Registration opens at 09:30 on April 21st in the Baxter Suite in the Tower Building on the Nethergate in Dundee before the first panel begins at 10:00, running through the day and culminating with a dramatic reading of Henryson’s Testament of Cresseid performed by the JOOT theatre company.
The event is free and open to all (including lunch and refreshments) but registration via Eventbrite is ESSENTIAL.
There will also be a conference dinner at the end of the day which will be between £20-5 at a local restaurant. Please indicate whether you would like to attend the dinner by registering your interest to preunionconf@dundee.ac.uk
Our keynote speaker is Professor John J. McGavin of the University of Southampton who will deliver a lecture titled Records of Early Drama Scotland: Joining Dots and Colouring in.Our other papers include:
• Nina Fiches, University of Bristol
‘The Scottish Once and Future King: The stakes of King Arthur for the national identity of Scotland’
• Dr Nicola Royan, University of Nottingham
‘Archibald Whitelaw, Hector Boece and the Performance of Scotland in early Scottish humanism.’
• Dr Emily Wingfield, University of Birmingham
‘ane raa buke to the Quene’: Margaret Tudor and her books
• Lucy Hinnie, University of Edinburgh
‘Conquering the querelle in the Bannatyne MS (c. 1568)’
• Dr Rhiannon Purdie, University of St Andrews
‘Scottish heroes old and new: Hary’s Wallace, Lyndsay’s Meldrum and the seductions of biography’
• Dr Elizabeth Elliott, University of Aberdeen
‘David Lyndsay and Scots Drama in the Eighteenth Century’
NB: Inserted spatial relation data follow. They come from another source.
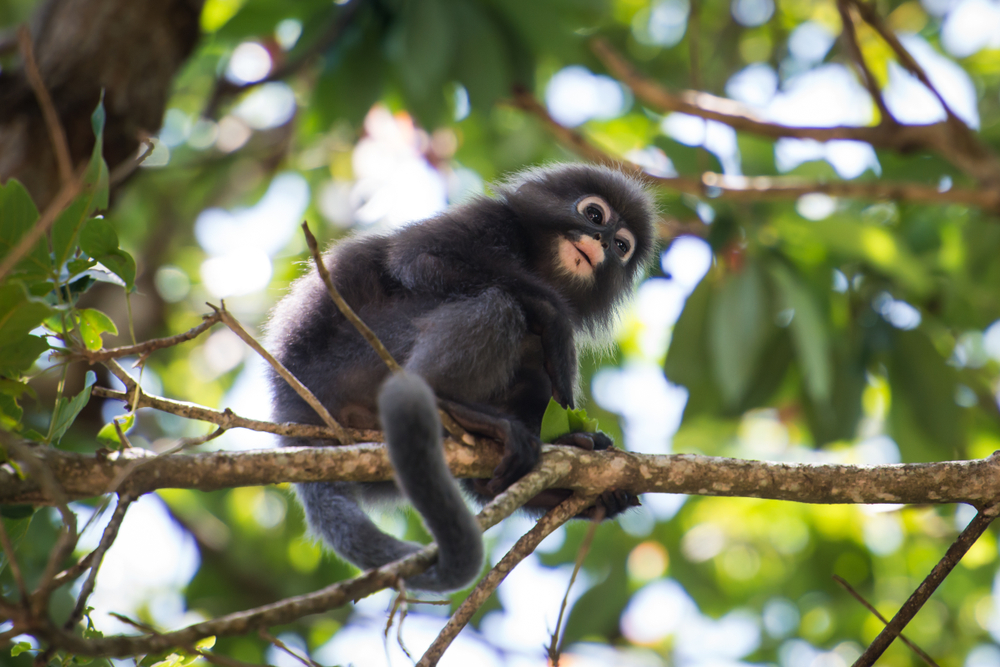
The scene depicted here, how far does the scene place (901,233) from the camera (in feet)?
15.4

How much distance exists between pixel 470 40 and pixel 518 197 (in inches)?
41.5

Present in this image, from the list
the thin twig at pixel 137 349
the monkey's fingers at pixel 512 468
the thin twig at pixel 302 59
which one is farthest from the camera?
the thin twig at pixel 302 59

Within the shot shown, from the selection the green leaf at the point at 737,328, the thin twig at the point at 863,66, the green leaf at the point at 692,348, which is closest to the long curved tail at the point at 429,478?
the green leaf at the point at 737,328

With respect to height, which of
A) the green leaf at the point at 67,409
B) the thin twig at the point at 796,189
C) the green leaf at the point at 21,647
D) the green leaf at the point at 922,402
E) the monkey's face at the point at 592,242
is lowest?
the green leaf at the point at 922,402

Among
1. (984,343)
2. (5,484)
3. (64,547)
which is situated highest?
(64,547)

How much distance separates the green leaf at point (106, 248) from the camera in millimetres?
2066

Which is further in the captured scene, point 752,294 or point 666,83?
point 666,83

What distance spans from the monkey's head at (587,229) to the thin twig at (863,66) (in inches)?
42.7

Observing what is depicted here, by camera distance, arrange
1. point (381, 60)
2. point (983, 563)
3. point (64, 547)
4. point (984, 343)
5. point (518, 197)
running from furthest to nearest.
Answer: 1. point (984, 343)
2. point (983, 563)
3. point (381, 60)
4. point (518, 197)
5. point (64, 547)

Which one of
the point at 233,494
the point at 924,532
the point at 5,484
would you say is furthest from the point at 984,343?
the point at 5,484

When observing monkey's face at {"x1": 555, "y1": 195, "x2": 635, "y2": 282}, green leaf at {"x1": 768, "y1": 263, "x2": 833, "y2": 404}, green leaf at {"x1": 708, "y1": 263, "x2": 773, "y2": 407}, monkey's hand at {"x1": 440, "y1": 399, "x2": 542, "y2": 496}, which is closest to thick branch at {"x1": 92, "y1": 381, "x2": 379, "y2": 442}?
monkey's hand at {"x1": 440, "y1": 399, "x2": 542, "y2": 496}

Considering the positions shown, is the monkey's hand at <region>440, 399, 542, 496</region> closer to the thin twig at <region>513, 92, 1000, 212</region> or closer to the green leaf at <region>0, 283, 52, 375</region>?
the green leaf at <region>0, 283, 52, 375</region>

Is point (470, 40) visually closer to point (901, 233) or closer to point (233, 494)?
point (901, 233)

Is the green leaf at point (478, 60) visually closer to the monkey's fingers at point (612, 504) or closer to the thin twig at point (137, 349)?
the monkey's fingers at point (612, 504)
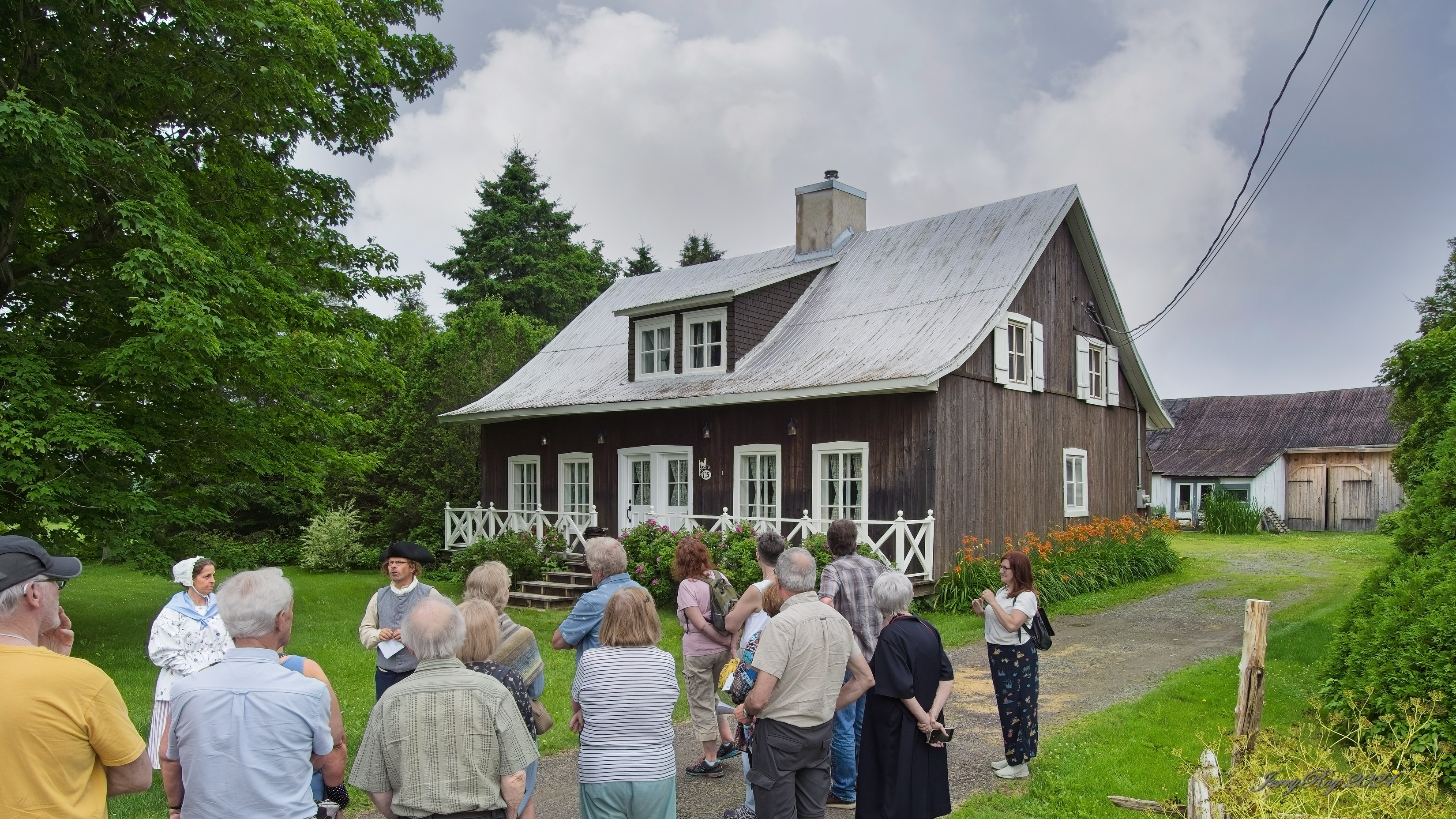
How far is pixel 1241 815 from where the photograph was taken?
393cm

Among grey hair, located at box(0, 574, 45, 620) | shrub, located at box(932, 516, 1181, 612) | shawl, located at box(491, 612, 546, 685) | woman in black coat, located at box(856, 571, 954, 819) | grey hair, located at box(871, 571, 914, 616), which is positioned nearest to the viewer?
grey hair, located at box(0, 574, 45, 620)

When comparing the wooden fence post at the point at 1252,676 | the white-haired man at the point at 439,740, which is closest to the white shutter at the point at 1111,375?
the wooden fence post at the point at 1252,676

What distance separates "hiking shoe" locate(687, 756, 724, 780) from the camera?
20.6 ft

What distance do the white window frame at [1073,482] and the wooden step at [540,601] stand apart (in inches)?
333

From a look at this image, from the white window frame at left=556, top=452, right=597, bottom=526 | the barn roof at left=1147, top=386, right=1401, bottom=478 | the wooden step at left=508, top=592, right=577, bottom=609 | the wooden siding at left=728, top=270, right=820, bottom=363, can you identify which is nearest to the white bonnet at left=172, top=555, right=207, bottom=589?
the wooden step at left=508, top=592, right=577, bottom=609

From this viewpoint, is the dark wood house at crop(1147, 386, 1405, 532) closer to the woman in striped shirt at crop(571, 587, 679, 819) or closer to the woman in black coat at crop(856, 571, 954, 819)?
the woman in black coat at crop(856, 571, 954, 819)

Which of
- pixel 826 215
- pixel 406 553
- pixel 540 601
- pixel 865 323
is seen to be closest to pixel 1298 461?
pixel 826 215

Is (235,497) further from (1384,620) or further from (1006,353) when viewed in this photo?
(1384,620)

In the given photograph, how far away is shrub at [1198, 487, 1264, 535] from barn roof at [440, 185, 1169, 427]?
9.15 meters

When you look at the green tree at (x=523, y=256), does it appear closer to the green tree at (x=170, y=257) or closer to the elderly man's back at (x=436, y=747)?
the green tree at (x=170, y=257)

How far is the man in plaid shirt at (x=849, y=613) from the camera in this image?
18.9 ft

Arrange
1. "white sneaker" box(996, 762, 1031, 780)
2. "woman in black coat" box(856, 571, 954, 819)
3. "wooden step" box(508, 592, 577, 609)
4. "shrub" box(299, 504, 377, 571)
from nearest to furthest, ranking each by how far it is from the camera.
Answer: "woman in black coat" box(856, 571, 954, 819)
"white sneaker" box(996, 762, 1031, 780)
"wooden step" box(508, 592, 577, 609)
"shrub" box(299, 504, 377, 571)

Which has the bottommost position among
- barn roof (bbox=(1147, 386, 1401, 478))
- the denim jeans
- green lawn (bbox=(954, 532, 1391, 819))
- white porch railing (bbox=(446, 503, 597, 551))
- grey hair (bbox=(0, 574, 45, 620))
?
green lawn (bbox=(954, 532, 1391, 819))

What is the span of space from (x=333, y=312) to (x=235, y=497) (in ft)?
9.20
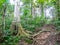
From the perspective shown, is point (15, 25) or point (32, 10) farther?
point (32, 10)

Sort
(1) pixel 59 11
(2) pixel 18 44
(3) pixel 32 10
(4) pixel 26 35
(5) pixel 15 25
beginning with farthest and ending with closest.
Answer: (3) pixel 32 10 → (1) pixel 59 11 → (5) pixel 15 25 → (4) pixel 26 35 → (2) pixel 18 44

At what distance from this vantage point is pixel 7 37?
8.98 metres

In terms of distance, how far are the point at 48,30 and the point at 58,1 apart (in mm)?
3544

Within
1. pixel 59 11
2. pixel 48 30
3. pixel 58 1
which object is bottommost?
pixel 48 30

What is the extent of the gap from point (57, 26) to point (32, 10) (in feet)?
20.6

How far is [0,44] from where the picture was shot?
8617mm

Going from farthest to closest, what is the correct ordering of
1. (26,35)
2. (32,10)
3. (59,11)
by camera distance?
(32,10)
(59,11)
(26,35)

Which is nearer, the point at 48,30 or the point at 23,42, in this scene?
the point at 23,42

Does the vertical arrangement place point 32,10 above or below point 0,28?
above

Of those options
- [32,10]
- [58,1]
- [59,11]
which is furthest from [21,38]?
[32,10]

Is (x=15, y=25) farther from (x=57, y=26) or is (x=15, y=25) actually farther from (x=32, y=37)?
(x=57, y=26)

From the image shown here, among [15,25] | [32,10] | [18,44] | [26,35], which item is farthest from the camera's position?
[32,10]

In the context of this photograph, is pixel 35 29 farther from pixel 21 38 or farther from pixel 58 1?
pixel 58 1

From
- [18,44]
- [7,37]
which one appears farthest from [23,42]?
[7,37]
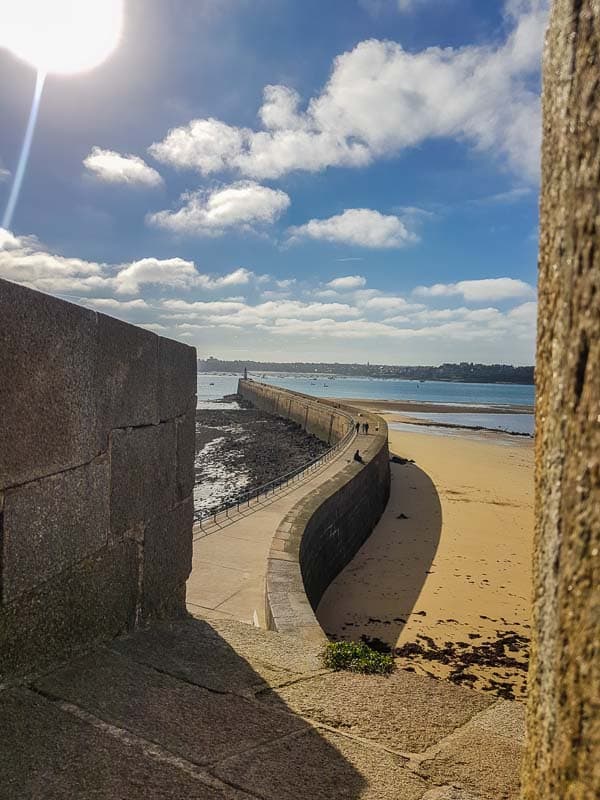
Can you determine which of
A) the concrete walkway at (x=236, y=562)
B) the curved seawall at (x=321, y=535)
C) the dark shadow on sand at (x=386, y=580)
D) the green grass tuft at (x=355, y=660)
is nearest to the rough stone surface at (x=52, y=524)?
the green grass tuft at (x=355, y=660)

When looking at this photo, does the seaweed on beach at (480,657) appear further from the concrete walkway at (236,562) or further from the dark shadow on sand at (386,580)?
the concrete walkway at (236,562)

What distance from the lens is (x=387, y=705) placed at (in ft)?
8.34

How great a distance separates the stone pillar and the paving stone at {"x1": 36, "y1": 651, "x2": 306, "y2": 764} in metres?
1.30

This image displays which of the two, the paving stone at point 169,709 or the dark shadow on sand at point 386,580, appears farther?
the dark shadow on sand at point 386,580

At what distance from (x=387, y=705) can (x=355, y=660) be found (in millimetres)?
461

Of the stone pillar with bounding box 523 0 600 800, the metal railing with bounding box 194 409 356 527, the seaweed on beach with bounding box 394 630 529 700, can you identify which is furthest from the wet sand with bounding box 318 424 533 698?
the stone pillar with bounding box 523 0 600 800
• Graeme S. Millen, University of Kent
‘a real distaste of the country and the service…’ Maj-Gen Hugh Mackay’s Memoirs, the Scots-Dutch and Identity during the Highland War, 1689-1691
• Dr Sebastiaan Verweij, University of Bristol
‘Remembering Alexander Montgomerie’s Cherrie and the Slae’
• Dr Jamie Reid-Baxter, University of Glasgow
“To justify the wrath of God to men” – Irae divinae in Scotiam accensae: God’s wrath poured out in Latin verse, 1652.